Edit: I wish I were still novopsych. In the same vein of the Dadaists not being able to handle the horrors of war and turning reality into paper and tearing it up like confetti and throwing it into the air, I'd rather turn to the absurd than reality.

Edit 2: As a way of relating to asylums, she'd probably write something about a lock-in dance night she's hosting at the local middle school gymnasium for mentally disturbed children.
 
Last edited:
Wondering if anyone read this recent article in JAMA and what your thoughts are on this subject:
Improving Long-term Psychiatric Care
Bring Back the Asylum


Link: http://jama.jamanetwork.com/article.aspx?articleid=2091312

the thing about increasing the # of longterm psych beds: how could we afford it?? These beds are state funded of course, and I don't know if you guys keep up with the news but states are in financial binds. people are already taxed to death, and there is no way I'd be willing to pay even more dollars to fund something like this.

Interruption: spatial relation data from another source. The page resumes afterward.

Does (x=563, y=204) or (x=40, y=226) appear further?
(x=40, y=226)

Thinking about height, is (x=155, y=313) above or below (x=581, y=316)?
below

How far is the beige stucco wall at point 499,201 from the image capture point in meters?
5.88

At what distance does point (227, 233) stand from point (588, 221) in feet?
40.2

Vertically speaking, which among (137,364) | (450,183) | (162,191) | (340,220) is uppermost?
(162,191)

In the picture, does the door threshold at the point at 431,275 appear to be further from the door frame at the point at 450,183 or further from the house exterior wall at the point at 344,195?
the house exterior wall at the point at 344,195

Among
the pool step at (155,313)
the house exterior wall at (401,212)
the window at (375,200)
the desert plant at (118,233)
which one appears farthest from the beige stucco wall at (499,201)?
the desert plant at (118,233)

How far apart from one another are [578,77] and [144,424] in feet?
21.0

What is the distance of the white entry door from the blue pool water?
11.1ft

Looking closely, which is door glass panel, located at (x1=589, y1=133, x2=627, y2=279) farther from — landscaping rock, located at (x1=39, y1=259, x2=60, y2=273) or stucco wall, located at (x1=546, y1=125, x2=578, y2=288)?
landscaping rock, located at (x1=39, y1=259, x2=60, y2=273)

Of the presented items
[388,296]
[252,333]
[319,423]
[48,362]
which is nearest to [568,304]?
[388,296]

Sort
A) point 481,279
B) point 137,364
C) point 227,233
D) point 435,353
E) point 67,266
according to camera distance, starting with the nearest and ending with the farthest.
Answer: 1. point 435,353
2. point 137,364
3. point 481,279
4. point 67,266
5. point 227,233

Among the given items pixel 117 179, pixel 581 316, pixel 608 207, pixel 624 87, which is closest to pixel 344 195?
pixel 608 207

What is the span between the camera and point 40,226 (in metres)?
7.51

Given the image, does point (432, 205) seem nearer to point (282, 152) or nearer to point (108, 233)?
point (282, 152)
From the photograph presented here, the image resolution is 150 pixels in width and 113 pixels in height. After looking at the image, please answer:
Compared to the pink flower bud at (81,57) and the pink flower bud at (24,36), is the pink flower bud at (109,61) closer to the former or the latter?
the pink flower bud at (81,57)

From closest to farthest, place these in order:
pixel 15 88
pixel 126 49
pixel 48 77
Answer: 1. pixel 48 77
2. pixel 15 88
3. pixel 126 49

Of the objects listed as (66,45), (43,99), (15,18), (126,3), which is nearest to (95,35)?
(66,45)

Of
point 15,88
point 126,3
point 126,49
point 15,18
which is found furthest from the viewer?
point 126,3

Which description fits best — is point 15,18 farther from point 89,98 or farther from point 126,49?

At the state level we need to look to ways to further cut mental health expenditures, and this goes towards the opposite of that.
 
I'm generally fairly fiscally conservative, but its not clear the current methods of limiting state psych beds are saving states/cities any money. Lots of psych patients in prison, which is incredibly expensive. Lots of them taking up space in ERs which is incredibly expensive. Tons of law enforcement time going into picking up and transporting chronically psychotic patients doing stuff people don't like, etc.
 
I've worked in long-term, short-term, forensic units, private practice, community practice, ER, etc.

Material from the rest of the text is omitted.